* Exercises to complete
a: In the async lesson, what does the buzzer vibrating stand for?
b: Copy the async lesson word for word, from "Table 100 →" up to and including "is event-driven I/O.".

* Source document
☆ ☆ ☆

Lesson 0: Why Async?
Real-life analogy: the restaurant
Imagine a restaurant with 100 tables.
Thread-per-connection model = one waiter per table:
Table 1 → Waiter 1 (stands at table, waits for customer to decide)
Table 2 → Waiter 2 (stands at table, waits for food from kitchen)
Table 3 → Waiter 3 (stands at table, waits for customer to finish)
...
Table 100 → Waiter 100
Each waiter does nothing most of the time — they’re blocked waiting. You need 100 waiters (expensive), and they’re mostly idle. If 200 guests show up, you can’t serve them.
Event-driven model = one waiter, many tables:
Waiter checks Table 1 → "still reading menu, skip"
Waiter checks Table 2 → "food is ready!" → serves it
Waiter checks Table 3 → "wants to order!" → takes order, sends to kitchen
Waiter checks Table 4 → "still eating, skip"
...
One waiter handles all tables by only doing work when a table needs something. The waiter never stands idle — they keep circling. This is event-driven I/O.
The buzzer system at a fast-food restaurant is even more accurate:
- You order (register interest)
- You sit down and do other things (non-blocking)
- Buzzer vibrates (event notification — kqueue/epoll)

☆ ☆ ☆

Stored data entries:
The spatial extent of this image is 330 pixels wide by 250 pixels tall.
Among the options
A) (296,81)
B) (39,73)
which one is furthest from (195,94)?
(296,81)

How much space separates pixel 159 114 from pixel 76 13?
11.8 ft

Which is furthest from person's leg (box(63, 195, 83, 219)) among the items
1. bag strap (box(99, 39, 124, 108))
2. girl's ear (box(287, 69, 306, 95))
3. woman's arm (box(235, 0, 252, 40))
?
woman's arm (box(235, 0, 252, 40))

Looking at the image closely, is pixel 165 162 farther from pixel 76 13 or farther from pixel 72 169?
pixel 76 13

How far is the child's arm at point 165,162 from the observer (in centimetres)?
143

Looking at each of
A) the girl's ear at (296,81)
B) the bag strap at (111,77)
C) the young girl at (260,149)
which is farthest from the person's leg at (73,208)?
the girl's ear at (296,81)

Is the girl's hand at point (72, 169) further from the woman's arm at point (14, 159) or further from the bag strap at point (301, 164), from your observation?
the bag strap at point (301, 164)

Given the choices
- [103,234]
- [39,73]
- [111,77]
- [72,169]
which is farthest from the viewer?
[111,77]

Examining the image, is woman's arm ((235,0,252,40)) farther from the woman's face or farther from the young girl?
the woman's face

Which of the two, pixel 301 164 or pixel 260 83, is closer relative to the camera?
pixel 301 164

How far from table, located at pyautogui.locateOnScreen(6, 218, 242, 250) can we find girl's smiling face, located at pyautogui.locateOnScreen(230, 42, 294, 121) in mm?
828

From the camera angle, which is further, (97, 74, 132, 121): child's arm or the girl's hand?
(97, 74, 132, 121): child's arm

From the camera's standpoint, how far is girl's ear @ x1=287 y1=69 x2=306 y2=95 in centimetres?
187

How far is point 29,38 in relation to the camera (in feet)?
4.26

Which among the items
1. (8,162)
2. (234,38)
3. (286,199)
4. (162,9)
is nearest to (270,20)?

☆ ☆ ☆

* Responses in order
a: Event notification (kqueue/epoll).

b:
Table 100 → Waiter 100
Each waiter does nothing most of the time — they’re blocked waiting. You need 100 waiters (expensive), and they’re mostly idle. If 200 guests show up, you can’t serve them.
Event-driven model = one waiter, many tables:
Waiter checks Table 1 → "still reading menu, skip"
Waiter checks Table 2 → "food is ready!" → serves it
Waiter checks Table 3 → "wants to order!" → takes order, sends to kitchen
Waiter checks Table 4 → "still eating, skip"
...
One waiter handles all tables by only doing work when a table needs something. The waiter never stands idle — they keep circling. This is event-driven I/O.